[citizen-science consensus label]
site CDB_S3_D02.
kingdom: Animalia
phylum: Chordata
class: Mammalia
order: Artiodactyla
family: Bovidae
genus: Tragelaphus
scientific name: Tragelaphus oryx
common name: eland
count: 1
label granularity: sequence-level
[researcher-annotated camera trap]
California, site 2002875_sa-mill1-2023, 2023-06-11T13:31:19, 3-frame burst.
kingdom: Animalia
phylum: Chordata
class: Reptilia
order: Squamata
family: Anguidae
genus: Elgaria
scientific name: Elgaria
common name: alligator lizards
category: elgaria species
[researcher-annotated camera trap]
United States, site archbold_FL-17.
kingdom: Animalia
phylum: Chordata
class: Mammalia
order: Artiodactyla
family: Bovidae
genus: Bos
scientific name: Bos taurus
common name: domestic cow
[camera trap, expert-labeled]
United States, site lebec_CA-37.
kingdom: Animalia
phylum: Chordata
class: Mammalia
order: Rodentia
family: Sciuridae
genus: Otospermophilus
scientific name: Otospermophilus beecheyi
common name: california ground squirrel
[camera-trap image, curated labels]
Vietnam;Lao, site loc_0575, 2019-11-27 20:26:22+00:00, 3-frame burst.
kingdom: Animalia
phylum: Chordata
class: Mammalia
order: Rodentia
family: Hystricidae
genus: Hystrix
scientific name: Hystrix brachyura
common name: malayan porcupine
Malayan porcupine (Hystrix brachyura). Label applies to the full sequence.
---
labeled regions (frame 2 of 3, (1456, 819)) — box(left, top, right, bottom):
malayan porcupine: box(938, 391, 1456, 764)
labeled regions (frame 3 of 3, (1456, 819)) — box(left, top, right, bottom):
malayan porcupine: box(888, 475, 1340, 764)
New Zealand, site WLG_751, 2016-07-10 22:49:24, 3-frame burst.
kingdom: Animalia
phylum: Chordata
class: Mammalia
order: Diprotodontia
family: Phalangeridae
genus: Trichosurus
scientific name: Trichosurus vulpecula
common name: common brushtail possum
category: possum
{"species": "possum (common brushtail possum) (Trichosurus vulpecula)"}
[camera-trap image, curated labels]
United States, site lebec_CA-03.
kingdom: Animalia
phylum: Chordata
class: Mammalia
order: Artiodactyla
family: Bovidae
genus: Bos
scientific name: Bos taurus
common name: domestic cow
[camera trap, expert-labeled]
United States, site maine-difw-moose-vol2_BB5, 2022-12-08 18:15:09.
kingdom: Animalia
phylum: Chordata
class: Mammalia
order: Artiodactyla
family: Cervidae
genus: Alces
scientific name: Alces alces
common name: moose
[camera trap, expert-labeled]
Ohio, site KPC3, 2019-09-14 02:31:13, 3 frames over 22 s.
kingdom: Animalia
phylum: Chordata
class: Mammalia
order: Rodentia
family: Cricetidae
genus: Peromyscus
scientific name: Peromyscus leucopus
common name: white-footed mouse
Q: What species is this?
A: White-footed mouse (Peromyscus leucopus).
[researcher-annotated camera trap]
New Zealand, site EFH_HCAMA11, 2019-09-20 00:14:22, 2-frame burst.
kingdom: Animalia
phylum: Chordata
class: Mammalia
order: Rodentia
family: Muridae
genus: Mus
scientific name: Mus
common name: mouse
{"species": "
-------
*Brief*
Write out all the material exactly.

*Finished task*
[citizen-science consensus label]
site CDB_S3_D02.
kingdom: Animalia
phylum: Chordata
class: Mammalia
order: Artiodactyla
family: Bovidae
genus: Tragelaphus
scientific name: Tragelaphus oryx
common name: eland
count: 1
label granularity: sequence-level
[researcher-annotated camera trap]
California, site 2002875_sa-mill1-2023, 2023-06-11T13:31:19, 3-frame burst.
kingdom: Animalia
phylum: Chordata
class: Reptilia
order: Squamata
family: Anguidae
genus: Elgaria
scientific name: Elgaria
common name: alligator lizards
category: elgaria species
[researcher-annotated camera trap]
United States, site archbold_FL-17.
kingdom: Animalia
phylum: Chordata
class: Mammalia
order: Artiodactyla
family: Bovidae
genus: Bos
scientific name: Bos taurus
common name: domestic cow
[camera trap, expert-labeled]
United States, site lebec_CA-37.
kingdom: Animalia
phylum: Chordata
class: Mammalia
order: Rodentia
family: Sciuridae
genus: Otospermophilus
scientific name: Otospermophilus beecheyi
common name: california ground squirrel
[camera-trap image, curated labels]
Vietnam;Lao, site loc_0575, 2019-11-27 20:26:22+00:00, 3-frame burst.
kingdom: Animalia
phylum: Chordata
class: Mammalia
order: Rodentia
family: Hystricidae
genus: Hystrix
scientific name: Hystrix brachyura
common name: malayan porcupine
Malayan porcupine (Hystrix brachyura). Label applies to the full sequence.
---
labeled regions (frame 2 of 3, (1456, 819)) — box(left, top, right, bottom):
malayan porcupine: box(938, 391, 1456, 764)
labeled regions (frame 3 of 3, (1456, 819)) — box(left, top, right, bottom):
malayan porcupine: box(888, 475, 1340, 764)
New Zealand, site WLG_751, 2016-07-10 22:49:24, 3-frame burst.
kingdom: Animalia
phylum: Chordata
class: Mammalia
order: Diprotodontia
family: Phalangeridae
genus: Trichosurus
scientific name: Trichosurus vulpecula
common name: common brushtail possum
category: possum
{"species": "possum (common brushtail possum) (Trichosurus vulpecula)"}
[camera-trap image, curated labels]
United States, site lebec_CA-03.
kingdom: Animalia
phylum: Chordata
class: Mammalia
order: Artiodactyla
family: Bovidae
genus: Bos
scientific name: Bos taurus
common name: domestic cow
[camera trap, expert-labeled]
United States, site maine-difw-moose-vol2_BB5, 2022-12-08 18:15:09.
kingdom: Animalia
phylum: Chordata
class: Mammalia
order: Artiodactyla
family: Cervidae
genus: Alces
scientific name: Alces alces
common name: moose
[camera trap, expert-labeled]
Ohio, site KPC3, 2019-09-14 02:31:13, 3 frames over 22 s.
kingdom: Animalia
phylum: Chordata
class: Mammalia
order: Rodentia
family: Cricetidae
genus: Peromyscus
scientific name: Peromyscus leucopus
common name: white-footed mouse
Q: What species is this?
A: White-footed mouse (Peromyscus leucopus).
[researcher-annotated camera trap]
New Zealand, site EFH_HCAMA11, 2019-09-20 00:14:22, 2-frame burst.
kingdom: Animalia
phylum: Chordata
class: Mammalia
order: Rodentia
family: Muridae
genus: Mus
scientific name: Mus
common name: mouse
{"species": "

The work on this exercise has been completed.